Concurrent Affairs



Contents


If multiple threads concurrently execute code that writes to or modifies a resource, then obviously the resource must be protected with a thread synchronization lock to ensure that the resource doesn't get corrupted. However, it is common to have a resource that is occasionally written to but frequently read from. If multiple threads are concurrently reading a resource, using a mutual exclusive lock hurts performance significantly because only one thread at a time is allowed to read from the resource. It's far more efficient to allow all the threads to read the resource simultaneously, and it's fine to do this if all of the threads treat the resource as read-only and do not attempt to write to or modify it.

A reader/writer synchronization lock can and should be used to improve performance and scalability. A reader/writer lock ensures that only one thread can write to a resource at any one time and it allows multiple threads to read from a resource simultaneously as long as no thread is writing at the same time.

The Microsoft® .NET Framework Class Library includes a ReaderWriterLock class in the System.Threading namespace that lets you obtain multiple-reader/single-writer semantics. While it is nice that a class like this exists, there are several problems with its implementation and I recommend you do not use it:

Performance  Even when there is no contention for a ReaderWriterLock, its performance is very slow. For example, a call to its AcquireReaderLock method takes about five times longer to execute than a call to Monitor's Enter method.

Policy  If a thread completes writing and there are both reader and writer threads waiting, the ReaderWriterLock releases the reader threads instead of the writer threads. But if you have a resource that is always being written to, you should use a mutually exclusive lock to guard access. And if you have a resource that's always being read from, you don't need a thread synchronization lock at all. So, the reason to use a reader/writer lock is if you expect a lot of reader threads and very few writer threads. Because the ReaderWriterLock releases any waiting readers when a writer releases the lock, writer threads may get queued up and take an unusually long time to get serviced. In fact, I know of some Web sites that were architected around this lock and had problems. Users would go to a Web page, submit a form to modify their profile data, then on the server the thread would call the ReaderWriterLock's AcquireWriterLock method to update the profile data. But other threads were reading from the data, so the writer thread wasn't allowed access in a reasonable amount of time and the client's browser would time out.

On the other hand, the policy of releasing reader threads when a writer thread releases the lock ensures that threads are always making progress and do eventually get serviced.

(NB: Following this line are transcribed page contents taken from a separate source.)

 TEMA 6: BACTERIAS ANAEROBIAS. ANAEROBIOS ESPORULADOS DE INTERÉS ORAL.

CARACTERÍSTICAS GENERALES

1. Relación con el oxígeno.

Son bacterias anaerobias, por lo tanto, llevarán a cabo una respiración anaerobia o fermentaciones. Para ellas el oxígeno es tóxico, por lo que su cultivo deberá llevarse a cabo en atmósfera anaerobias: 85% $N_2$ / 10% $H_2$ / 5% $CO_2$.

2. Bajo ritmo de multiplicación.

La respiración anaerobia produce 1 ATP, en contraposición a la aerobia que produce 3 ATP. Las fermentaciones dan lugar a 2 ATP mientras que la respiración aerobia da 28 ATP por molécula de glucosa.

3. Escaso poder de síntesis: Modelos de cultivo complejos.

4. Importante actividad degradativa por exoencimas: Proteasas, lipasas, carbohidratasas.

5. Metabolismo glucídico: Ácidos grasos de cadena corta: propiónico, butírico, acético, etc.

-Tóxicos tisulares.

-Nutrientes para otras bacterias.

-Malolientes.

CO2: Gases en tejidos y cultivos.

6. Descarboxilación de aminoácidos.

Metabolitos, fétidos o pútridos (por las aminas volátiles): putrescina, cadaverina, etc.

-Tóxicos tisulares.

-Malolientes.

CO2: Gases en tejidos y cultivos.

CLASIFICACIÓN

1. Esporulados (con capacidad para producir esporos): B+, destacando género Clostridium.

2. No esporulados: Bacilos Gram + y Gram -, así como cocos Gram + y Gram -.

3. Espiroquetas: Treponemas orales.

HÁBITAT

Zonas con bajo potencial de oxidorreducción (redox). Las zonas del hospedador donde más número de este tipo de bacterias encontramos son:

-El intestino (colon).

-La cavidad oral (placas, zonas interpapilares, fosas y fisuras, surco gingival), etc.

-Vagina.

Imagine a reader/writer lock that has a different policy: when a writer thread releases the lock, another waiting writer thread is allowed to own the lock. With this policy, if a lot of writer threads happen to show up, then reader threads are starved. I generally prefer a reader/writer lock that favors writers and if I expect a lot of writers, I'd use a mutually exclusive lock instead. In my opinion, the ReaderWriterLock that ships with the .NET Framework defeats the main purpose of using a reader/writer lock.

Recursion  The ReaderWriterLock class supports recursion. This means it remembers which threads currently own the lock and if an owning thread attempts to acquire the lock recursively, it allows the thread to acquire the lock and increments a counter for the thread's ownership. The thread must then release the lock the same number of times so that the thread doesn't own the lock anymore. Although this seems like a nice feature, it comes at a very high cost. First, since multiple reader threads can own the lock simultaneously, the lock must keep the counter on a per-thread basis and this requires additional memory and time to update the counter. This feature contributes significantly to the ReaderWriterLock's poor performance. Second, it is sometimes useful to design an architecture where you need to acquire a lock in one thread and release the lock in another thread. Because of its recursion feature, the ReaderWriterLock prohibits this kind of application architecture.

Resource Leak  Prior to version 2.0 of the .NET Framework, the ReaderWriterLock had a bug that caused it to leak some of the kernel objects it was using. These objects would be reclaimed only after process termination. Fortunately, this bug has been fixed in the .NET Framework 2.0.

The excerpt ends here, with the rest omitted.